Exercise aim →
Copy the records below word for word, keeping every line unchanged.

Provided records →
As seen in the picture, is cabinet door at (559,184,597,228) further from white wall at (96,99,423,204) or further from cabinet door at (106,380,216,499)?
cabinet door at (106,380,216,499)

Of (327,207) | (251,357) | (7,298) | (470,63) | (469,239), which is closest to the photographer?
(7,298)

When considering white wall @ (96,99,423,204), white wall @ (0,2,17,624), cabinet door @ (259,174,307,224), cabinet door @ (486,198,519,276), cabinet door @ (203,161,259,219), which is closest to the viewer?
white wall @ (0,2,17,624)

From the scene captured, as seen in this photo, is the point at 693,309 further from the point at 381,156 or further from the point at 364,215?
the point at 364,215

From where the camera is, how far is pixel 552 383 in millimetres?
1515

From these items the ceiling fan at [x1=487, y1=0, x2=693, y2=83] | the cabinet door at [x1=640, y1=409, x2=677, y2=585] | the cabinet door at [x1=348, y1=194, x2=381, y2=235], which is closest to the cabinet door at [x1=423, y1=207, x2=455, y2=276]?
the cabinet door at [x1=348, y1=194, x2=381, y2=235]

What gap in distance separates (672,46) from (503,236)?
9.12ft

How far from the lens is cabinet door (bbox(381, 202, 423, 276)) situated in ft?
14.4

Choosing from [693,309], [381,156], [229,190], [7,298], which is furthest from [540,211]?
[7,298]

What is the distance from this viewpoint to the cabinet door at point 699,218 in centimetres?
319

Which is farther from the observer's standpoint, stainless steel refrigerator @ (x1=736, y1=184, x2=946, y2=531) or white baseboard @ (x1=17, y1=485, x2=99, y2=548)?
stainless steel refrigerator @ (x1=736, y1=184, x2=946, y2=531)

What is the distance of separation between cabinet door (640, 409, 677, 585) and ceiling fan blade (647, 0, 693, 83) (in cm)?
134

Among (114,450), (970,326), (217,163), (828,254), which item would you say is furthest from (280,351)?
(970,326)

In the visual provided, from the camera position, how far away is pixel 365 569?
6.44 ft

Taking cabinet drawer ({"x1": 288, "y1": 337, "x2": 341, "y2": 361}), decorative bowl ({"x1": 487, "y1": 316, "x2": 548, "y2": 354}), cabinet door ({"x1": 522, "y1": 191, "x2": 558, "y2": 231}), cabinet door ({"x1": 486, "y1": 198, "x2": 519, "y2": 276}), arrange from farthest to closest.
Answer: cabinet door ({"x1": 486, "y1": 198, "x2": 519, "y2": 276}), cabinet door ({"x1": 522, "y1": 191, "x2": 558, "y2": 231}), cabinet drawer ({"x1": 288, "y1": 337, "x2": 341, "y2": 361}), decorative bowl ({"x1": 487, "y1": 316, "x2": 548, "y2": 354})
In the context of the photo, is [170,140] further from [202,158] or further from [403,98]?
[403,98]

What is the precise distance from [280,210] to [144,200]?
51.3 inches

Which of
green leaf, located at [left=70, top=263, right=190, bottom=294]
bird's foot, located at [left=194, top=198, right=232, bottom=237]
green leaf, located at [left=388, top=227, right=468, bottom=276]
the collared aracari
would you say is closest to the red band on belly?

Problem solution →
As seen in the picture, is cabinet door at (559,184,597,228) further from white wall at (96,99,423,204) or further from cabinet door at (106,380,216,499)?
cabinet door at (106,380,216,499)

Of (327,207) | (251,357) | (7,298) | (470,63) | (469,239), which is closest to the photographer?
(7,298)

When considering white wall @ (96,99,423,204), white wall @ (0,2,17,624), cabinet door @ (259,174,307,224), cabinet door @ (486,198,519,276), cabinet door @ (203,161,259,219), which is closest to the viewer?
white wall @ (0,2,17,624)

From the scene captured, as seen in this photo, is the point at 693,309 further from the point at 381,156 or further from the point at 364,215?
the point at 364,215

From where the camera is, how far is pixel 552 383 in millimetres?
1515

From these items the ceiling fan at [x1=487, y1=0, x2=693, y2=83] | the cabinet door at [x1=640, y1=409, x2=677, y2=585] | the cabinet door at [x1=348, y1=194, x2=381, y2=235], which is closest to the cabinet door at [x1=423, y1=207, x2=455, y2=276]?
the cabinet door at [x1=348, y1=194, x2=381, y2=235]

What gap in distance separates (672,46) from (503,236)?
9.12ft

How far from the lens is cabinet door (bbox(381, 202, 423, 276)) situated in ft?
14.4

Choosing from [693,309], [381,156], [229,190], [7,298], which is furthest from [540,211]?
[7,298]

What is the distance from this viewpoint to the cabinet door at point 699,218 in centimetres?
319

Which is farther from the observer's standpoint, stainless steel refrigerator @ (x1=736, y1=184, x2=946, y2=531) or white baseboard @ (x1=17, y1=485, x2=99, y2=548)?
stainless steel refrigerator @ (x1=736, y1=184, x2=946, y2=531)

What is the distance of separation between cabinet door (640, 409, 677, 585) and ceiling fan blade (647, 0, 693, 83) (in cm)?
134

Among (114,450), (970,326), (217,163), (828,254), which item would you say is furthest from (280,351)?
(970,326)

In the visual provided, from the camera position, how far away is pixel 365 569?
6.44 ft

Taking cabinet drawer ({"x1": 288, "y1": 337, "x2": 341, "y2": 361}), decorative bowl ({"x1": 487, "y1": 316, "x2": 548, "y2": 354}), cabinet door ({"x1": 522, "y1": 191, "x2": 558, "y2": 231}), cabinet door ({"x1": 486, "y1": 198, "x2": 519, "y2": 276}), arrange from farthest to closest.
Answer: cabinet door ({"x1": 486, "y1": 198, "x2": 519, "y2": 276}), cabinet door ({"x1": 522, "y1": 191, "x2": 558, "y2": 231}), cabinet drawer ({"x1": 288, "y1": 337, "x2": 341, "y2": 361}), decorative bowl ({"x1": 487, "y1": 316, "x2": 548, "y2": 354})
In the context of the photo, is [170,140] further from [202,158] or further from [403,98]?
[403,98]

What is the precise distance from [280,210] to [144,200]?
51.3 inches

Which of
green leaf, located at [left=70, top=263, right=190, bottom=294]
bird's foot, located at [left=194, top=198, right=232, bottom=237]
green leaf, located at [left=388, top=227, right=468, bottom=276]
the collared aracari
would you say is closest to the red band on belly?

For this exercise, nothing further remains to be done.